Friday, August 1, 2014

Europe By Train #7: Budapest: Finding the Past



Merre va Margit Hid? Where is Margaret Bridge?


No offense, only affection for both: Prague is the cool, chic, with-it sister while Budapest is the wry intellectual in arty vintage clothing. 


During our six-hour train ride to Budapest, we chatted with an Aussie couple bound for a Danube cruise and two young Scots sampling the local bar culture. Travel creates sudden intimacy and then you never see them again. Yet somehow they stick with you.


Located on the Pest side of the Danube, the Keleti railway station is vast and old, witness to the sweep of history, armies of many nations, peoples on the move. 



The city wears her age with pride, her buildings gray and brown, in need of an update, but who cares? 



Across the river, Buda is even older, dominated by Castle Hill, a citadel against the 13C Mongol hordes. 

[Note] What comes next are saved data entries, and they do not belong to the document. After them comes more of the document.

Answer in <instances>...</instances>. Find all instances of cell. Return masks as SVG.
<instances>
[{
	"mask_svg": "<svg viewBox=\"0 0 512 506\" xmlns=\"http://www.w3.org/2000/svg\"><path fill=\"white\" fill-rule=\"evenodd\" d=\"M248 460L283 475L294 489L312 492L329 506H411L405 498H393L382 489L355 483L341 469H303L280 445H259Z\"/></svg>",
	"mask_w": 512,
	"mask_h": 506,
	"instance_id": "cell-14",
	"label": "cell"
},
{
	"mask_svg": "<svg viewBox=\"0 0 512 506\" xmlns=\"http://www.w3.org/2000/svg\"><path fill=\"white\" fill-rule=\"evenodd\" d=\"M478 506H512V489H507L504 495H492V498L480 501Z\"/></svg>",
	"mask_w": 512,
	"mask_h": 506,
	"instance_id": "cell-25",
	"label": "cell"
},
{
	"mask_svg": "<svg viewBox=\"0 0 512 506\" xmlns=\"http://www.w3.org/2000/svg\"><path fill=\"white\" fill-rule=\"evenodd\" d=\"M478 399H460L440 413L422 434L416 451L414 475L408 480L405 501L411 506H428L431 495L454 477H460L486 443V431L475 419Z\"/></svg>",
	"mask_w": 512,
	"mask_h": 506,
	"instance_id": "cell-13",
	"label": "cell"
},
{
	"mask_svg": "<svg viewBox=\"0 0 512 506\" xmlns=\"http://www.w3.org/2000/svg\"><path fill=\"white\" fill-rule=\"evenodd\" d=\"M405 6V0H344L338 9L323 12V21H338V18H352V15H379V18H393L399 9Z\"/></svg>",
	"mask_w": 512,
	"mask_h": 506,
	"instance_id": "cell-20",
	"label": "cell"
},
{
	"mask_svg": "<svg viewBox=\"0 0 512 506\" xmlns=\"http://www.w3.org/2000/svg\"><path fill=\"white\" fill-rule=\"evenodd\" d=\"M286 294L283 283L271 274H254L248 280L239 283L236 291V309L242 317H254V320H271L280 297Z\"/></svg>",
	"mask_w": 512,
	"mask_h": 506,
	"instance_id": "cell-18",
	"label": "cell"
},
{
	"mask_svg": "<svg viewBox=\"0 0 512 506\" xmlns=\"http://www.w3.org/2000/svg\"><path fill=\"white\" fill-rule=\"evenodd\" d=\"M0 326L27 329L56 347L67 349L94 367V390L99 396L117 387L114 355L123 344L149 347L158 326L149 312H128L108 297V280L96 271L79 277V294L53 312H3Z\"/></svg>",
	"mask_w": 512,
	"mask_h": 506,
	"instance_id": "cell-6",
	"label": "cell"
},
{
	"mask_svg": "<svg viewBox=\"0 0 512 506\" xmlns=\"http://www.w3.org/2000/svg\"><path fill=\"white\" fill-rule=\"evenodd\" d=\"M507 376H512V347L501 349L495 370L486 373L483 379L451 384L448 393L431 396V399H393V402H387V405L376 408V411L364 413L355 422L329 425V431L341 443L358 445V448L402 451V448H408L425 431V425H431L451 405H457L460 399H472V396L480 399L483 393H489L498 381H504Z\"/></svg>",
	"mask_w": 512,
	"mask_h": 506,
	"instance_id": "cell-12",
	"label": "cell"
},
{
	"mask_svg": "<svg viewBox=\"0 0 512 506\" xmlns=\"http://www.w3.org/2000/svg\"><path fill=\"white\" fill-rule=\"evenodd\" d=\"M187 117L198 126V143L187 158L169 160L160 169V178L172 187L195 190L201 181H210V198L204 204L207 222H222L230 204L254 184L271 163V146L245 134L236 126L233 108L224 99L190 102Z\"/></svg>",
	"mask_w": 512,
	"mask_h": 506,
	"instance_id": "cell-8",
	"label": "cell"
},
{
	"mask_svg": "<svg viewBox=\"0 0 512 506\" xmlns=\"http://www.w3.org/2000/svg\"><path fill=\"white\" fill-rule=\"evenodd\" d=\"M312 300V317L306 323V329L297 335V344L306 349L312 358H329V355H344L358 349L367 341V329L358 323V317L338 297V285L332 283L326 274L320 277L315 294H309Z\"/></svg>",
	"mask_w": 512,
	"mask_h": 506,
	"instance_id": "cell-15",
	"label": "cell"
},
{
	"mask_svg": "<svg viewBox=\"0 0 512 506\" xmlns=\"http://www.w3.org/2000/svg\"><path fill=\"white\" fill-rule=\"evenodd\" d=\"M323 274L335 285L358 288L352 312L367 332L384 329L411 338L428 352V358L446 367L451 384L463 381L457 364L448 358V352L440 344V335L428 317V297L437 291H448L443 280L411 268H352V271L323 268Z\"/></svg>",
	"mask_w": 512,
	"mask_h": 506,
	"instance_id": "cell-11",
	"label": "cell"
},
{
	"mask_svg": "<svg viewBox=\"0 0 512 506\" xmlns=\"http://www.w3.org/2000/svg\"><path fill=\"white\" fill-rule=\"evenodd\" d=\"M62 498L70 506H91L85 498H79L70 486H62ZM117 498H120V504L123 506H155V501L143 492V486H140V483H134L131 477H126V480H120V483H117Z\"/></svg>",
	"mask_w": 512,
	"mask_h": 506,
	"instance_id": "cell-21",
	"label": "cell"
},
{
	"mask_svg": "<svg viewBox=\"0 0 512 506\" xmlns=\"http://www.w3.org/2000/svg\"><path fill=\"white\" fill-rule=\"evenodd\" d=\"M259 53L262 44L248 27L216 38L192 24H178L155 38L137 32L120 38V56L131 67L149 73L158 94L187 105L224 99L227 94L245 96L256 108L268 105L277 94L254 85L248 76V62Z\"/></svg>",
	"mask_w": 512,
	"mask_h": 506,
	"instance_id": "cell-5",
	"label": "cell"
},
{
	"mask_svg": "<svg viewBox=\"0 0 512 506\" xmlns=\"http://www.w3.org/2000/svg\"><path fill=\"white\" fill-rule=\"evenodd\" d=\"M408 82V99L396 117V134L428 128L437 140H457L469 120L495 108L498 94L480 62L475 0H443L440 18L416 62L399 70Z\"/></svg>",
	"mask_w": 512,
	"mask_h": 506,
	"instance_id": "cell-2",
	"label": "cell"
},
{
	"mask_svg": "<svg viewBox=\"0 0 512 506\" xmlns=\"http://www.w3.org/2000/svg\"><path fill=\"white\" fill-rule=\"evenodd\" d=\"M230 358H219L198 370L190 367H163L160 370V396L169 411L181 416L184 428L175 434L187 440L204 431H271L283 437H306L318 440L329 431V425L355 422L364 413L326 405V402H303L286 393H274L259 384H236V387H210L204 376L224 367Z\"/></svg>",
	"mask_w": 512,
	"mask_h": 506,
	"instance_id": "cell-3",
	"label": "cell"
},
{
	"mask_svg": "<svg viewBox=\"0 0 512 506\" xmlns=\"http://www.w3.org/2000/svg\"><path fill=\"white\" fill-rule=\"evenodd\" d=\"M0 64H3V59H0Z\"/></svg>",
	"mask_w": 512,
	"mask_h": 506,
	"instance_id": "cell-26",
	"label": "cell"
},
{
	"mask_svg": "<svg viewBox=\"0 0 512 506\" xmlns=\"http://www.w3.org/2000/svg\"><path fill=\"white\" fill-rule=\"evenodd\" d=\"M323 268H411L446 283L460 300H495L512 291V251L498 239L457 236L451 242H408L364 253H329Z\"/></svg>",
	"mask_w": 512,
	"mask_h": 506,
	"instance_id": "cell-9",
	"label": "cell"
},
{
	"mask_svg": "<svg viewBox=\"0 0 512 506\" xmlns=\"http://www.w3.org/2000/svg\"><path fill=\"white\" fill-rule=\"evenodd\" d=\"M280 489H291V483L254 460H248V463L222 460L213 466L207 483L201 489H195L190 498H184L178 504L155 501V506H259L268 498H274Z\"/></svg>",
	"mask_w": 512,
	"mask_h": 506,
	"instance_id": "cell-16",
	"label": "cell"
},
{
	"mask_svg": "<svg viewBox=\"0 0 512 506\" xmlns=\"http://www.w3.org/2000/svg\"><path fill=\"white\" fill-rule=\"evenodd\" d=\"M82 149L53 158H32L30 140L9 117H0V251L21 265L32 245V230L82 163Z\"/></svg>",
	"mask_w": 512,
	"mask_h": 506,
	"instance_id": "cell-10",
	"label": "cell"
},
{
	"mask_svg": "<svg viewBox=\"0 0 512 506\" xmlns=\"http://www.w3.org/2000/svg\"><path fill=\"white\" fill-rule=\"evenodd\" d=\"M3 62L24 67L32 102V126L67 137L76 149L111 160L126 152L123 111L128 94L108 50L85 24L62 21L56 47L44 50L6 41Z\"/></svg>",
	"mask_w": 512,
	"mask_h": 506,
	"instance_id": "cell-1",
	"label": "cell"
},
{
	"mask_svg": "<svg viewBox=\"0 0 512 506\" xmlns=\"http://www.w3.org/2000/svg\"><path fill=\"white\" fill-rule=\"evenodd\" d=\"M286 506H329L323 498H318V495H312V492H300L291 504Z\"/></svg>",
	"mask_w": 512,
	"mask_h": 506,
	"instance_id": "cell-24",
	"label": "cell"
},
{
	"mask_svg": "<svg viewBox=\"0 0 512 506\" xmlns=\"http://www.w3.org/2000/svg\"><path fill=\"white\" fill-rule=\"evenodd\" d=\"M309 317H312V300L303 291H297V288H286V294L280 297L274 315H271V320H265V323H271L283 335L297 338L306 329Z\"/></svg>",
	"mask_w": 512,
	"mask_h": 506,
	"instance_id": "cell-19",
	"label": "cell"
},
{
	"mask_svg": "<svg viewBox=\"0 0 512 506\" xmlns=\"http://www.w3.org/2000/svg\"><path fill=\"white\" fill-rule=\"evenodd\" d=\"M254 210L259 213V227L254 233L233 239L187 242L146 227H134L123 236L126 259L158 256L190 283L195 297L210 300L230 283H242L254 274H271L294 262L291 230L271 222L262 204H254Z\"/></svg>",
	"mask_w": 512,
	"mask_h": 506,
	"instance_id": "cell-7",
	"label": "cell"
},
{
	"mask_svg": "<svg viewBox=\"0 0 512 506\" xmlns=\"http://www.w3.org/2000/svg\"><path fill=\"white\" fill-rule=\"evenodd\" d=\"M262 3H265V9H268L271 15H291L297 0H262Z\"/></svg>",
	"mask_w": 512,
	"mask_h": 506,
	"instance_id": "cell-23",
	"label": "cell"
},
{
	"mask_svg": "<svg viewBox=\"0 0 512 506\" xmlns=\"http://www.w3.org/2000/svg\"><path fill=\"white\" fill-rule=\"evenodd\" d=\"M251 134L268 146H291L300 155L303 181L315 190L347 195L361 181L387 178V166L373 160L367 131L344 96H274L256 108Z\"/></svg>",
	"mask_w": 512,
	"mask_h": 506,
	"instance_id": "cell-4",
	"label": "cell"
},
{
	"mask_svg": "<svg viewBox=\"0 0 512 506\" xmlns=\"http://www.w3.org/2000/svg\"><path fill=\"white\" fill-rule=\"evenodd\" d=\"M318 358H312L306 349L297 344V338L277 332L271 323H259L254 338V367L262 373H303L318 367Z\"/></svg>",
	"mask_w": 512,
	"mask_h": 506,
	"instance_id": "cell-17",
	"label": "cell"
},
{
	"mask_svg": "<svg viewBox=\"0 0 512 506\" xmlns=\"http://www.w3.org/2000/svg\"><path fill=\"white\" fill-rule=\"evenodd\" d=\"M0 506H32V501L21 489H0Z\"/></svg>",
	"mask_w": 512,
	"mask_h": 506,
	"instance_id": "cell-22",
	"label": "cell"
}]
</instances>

The most recent invaders were booted out twenty-five years ago and Russians come now only as tourists. "We don't like them," our Czech taxi driver had said. "They are arrogant." In Prague and Budapest, museums mark their Communist past, a source of mockery in both countries.


The Nazi regime is another story, still evoking shivers of fear and hate. We had come to Budapest to ask "Merre va Margit Bridge?" Where is Margaret Bridge? And "Merre va Deak Ferencz utca 21?"— a bridge and a street, landmarks of my family's life. My nieces’ grandmother, Annie, and younger sister, Vali, had lived with their widowed mother, Rose Gabor, at Deak Ferencz utca 21 in the center of Pest. Then in 1944, the first Jewish deportees were sent to Auschwitz—in freight trains that may have left from Keleti Station. The family was torn apart, forced to hide in three Christian homes on the Buda hillsides. On the day of their road not taken, a bitter reunion took place when they were arrested by Hungarian Arrow Cross fascists and marched toward Margit Bridge. 


Rose, seeing a work unit walking along the river, pulled her girls into that line—in the blink of an eye changing their fates, and that of my family itself. Without her quick thinking, my two wonderful nieces would have never been born.


We stood on that bridge corner imagining those horrific days, the soldiers, the fear. Unable to return to their home, Rose turned to a Christian friend, Lily, who sheltered them through the war. Despite heavy bombing, the old stone building at Deak Ferencz utca 21 endured. Here is its courtyard.


Ann's mother ran her couture business below their central Pest apartment, its front balcony now overlooking a busy pedestrian mall. 


The apartment is not far from the Parliament, with Margit Bridge in the distance.



Just south of the Parliament is the memorial to Jews shot into the Danube by fascist Arrow Cross militiamen. 


It is like a punch in the gut to see the bronzed shoes lined up along the quay. 


The cruel scene evoked in mute simplicity...the shoes old and worn, a child's beside his mother's...


Delicate button-ups and high-heels, workboots, all facing the river. The cold black water below...the silence...and then the bullets, and cries as family and friends fall into the river. Shot in the back.


This was late in the war when the railroads were busy, I was told later by a traveler on the Vienna-bound train. They were in a hurry. It was easy. Practical.


It is impossible to walk the streets of Europe without the visceral experience of history. The passage of time, regimes, lives, deaths. The statue or plaque of a famous person now unknown. 


The ordinary street corner where a mother made a quick, life-changing decision. 

Each building has a story to tell. Stories. Our Gerloczy Hotel was once a private residence. Who bathed in our blue claw foot tub? Whose photos are on the wall?






We sit in its graceful café, trying to shake off the ghosts that linger around us in this soulful city. City of souls.


The funicular up to Castle Hill gives us a long shot of history, new bridges built to replace those bombed by Hitler in the desperate last days. 


On top red and yellow cranes hover over old copper roofs and crumbling rock foundations.



Elsewhere on Buda, cranes chew up Soviet-era high rises, preparing for the new future.



Life goes on.


As our lives go on, yet we are changed by what we have seen here.